▶ _SUPPLIED MATERIAL_:
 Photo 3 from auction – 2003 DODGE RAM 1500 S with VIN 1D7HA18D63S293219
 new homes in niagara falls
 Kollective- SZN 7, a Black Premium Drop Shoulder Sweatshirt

--

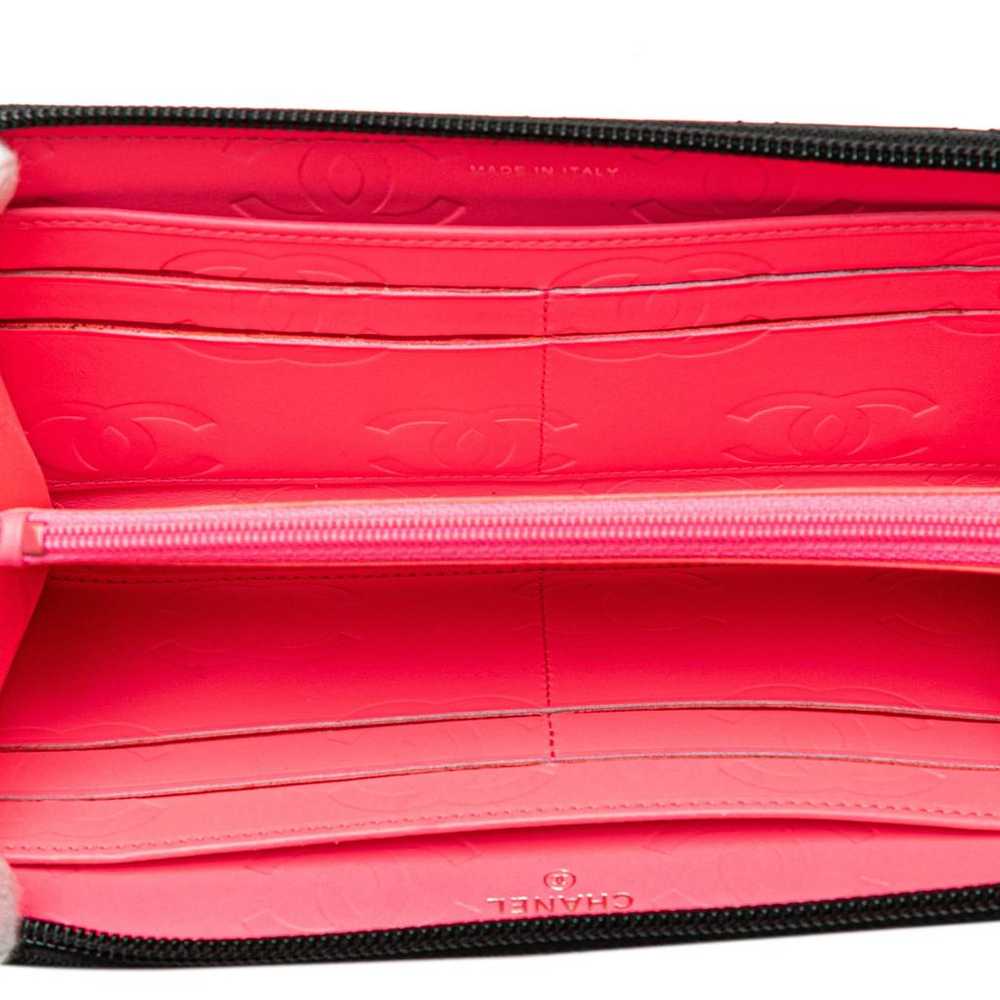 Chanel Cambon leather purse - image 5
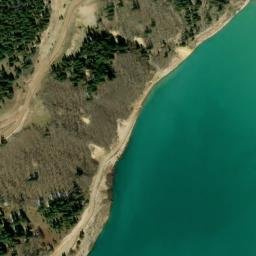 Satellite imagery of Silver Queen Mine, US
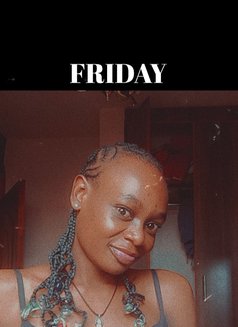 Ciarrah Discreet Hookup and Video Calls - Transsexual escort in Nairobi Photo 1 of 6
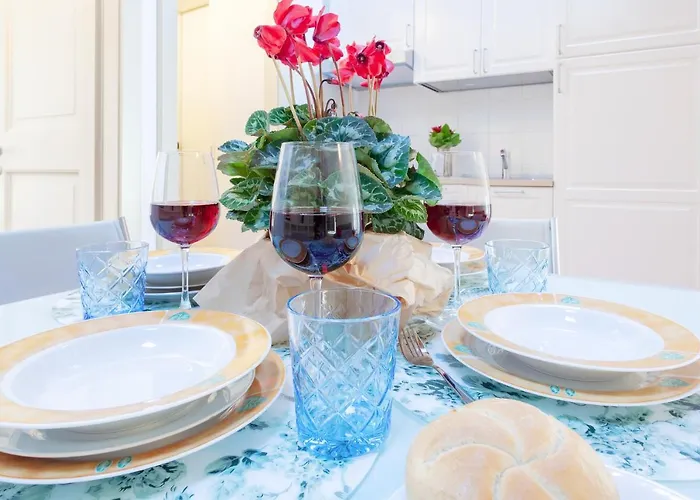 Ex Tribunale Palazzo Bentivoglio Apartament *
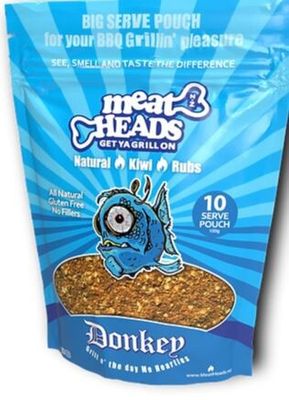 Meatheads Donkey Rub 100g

---

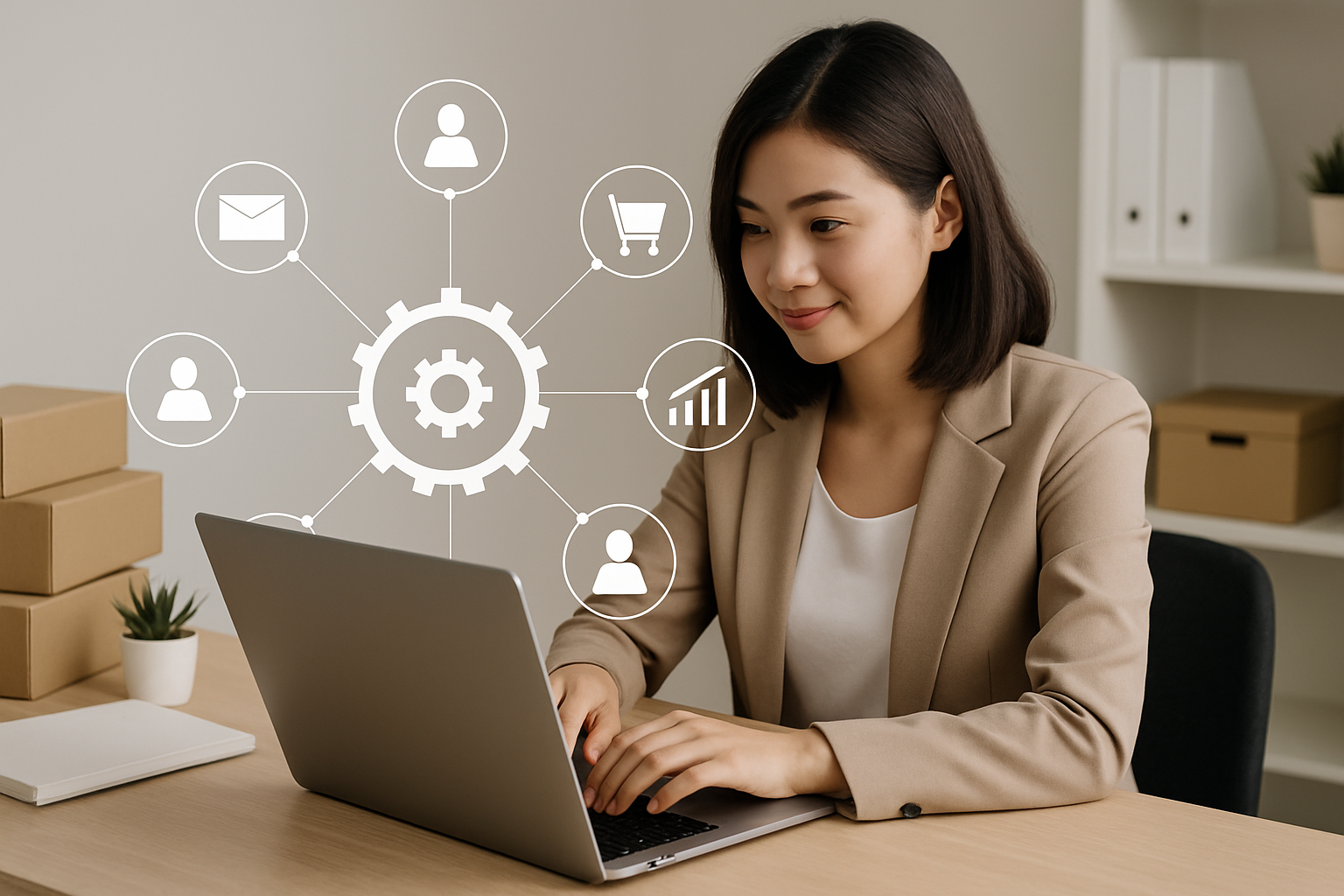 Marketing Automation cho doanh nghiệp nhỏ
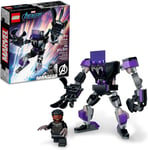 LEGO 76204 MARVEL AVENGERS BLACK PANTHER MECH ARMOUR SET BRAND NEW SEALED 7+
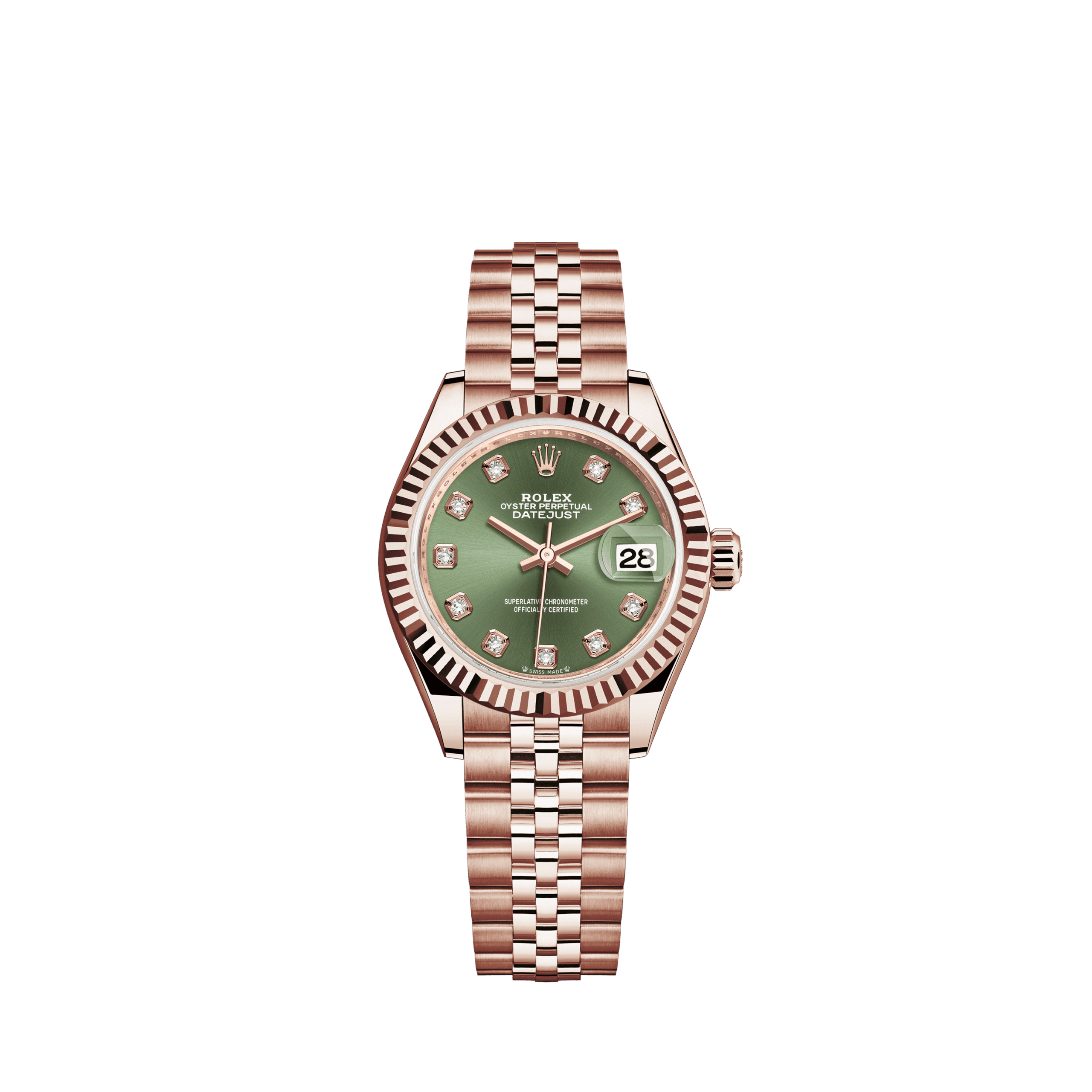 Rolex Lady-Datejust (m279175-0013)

▶ _YOUR ASSIGNMENT_:
Working from the data above, extract solely the lines from the one containing "Photo 3 from" through the one containing "Kollective- SZN 7, a", exactly as they appear, both included.

▶ _ANSWER TO THIS EXERCISE_:
 Photo 3 from auction – 2003 DODGE RAM 1500 S with VIN 1D7HA18D63S293219
 new homes in niagara falls
 Kollective- SZN 7, a Black Premium Drop Shoulder Sweatshirt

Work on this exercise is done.